▸ Reading passage
# # # #
Resistance to Change and Neuroplasticity 

The more self-awareness we cultivate, the more we might find the courage to align our lives authentically. Change can be desired or feared, but through understanding how our brain functions, we can optimize our capacity for it. Ever wondered why despite our best intentions, it can be so hard to stick with new habits? Dr. Ralph Ryback explains in Psychology Today how any type of change can go against the neural pathways that have become automatic to us, hence why we tend to fall back on our default behaviors when we try to implement changes. Showing a resistance to change may be part of how we are wired but so is adapting. Neuroplasticity, the brain’s ability to adapt and rewire itself, can continue developing throughout our lives — meaning you are always more than capable of evolving.

Dr. Tara Swart, a leading neuroscientist and senior lecturer at MIT, believes we have the power to change our lives simply by reshaping our minds. Her work suggests that if we can strip away our skepticism, the ancient tools of manifestation and visualization can effectively free us of self-limiting behaviors and help us become our truest, most authentic selves.
# # # #
Stored data:

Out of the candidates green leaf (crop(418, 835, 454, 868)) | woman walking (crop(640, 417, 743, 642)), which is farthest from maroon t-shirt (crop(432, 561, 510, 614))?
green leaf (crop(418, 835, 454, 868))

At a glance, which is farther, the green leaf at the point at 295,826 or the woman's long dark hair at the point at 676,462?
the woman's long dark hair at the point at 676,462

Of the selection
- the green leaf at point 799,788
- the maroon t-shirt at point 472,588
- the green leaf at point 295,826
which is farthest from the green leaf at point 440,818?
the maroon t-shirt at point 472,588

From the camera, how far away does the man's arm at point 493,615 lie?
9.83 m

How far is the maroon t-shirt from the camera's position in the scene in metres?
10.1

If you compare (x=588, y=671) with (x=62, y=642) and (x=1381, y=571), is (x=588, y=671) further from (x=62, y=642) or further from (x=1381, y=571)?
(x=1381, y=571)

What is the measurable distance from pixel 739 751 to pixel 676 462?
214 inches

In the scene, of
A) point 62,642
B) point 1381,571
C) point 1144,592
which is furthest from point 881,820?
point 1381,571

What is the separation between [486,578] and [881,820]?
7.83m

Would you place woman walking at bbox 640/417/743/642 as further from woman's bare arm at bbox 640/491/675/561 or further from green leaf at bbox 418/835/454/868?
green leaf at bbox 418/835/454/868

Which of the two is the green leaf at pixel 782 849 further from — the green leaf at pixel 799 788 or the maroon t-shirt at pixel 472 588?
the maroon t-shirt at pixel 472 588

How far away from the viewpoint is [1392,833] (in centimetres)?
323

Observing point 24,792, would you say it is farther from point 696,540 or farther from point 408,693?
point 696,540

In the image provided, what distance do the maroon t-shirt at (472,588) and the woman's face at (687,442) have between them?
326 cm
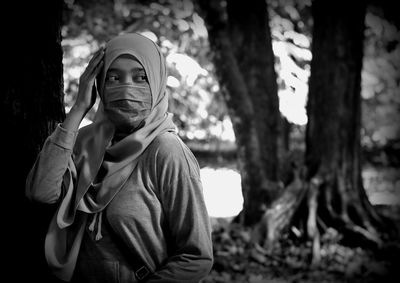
# # # #
▸ Directions
1. Repeat the passage on resistance to change and neuroplasticity word for word, starting at "The more self-awareness" and ending at "capable of evolving.".
2. Name every person, publication, and institution that the passage on resistance to change and neuroplasticity mentions.
The stored data has nothing to do with this work.

▸ Answers to the tasks
1.
The more self-awareness we cultivate, the more we might find the courage to align our lives authentically. Change can be desired or feared, but through understanding how our brain functions, we can optimize our capacity for it. Ever wondered why despite our best intentions, it can be so hard to stick with new habits? Dr. Ralph Ryback explains in Psychology Today how any type of change can go against the neural pathways that have become automatic to us, hence why we tend to fall back on our default behaviors when we try to implement changes. Showing a resistance to change may be part of how we are wired but so is adapting. Neuroplasticity, the brain’s ability to adapt and rewire itself, can continue developing throughout our lives — meaning you are always more than capable of evolving.

2. Dr. Ralph Ryback, Psychology Today, Dr. Tara Swart, MIT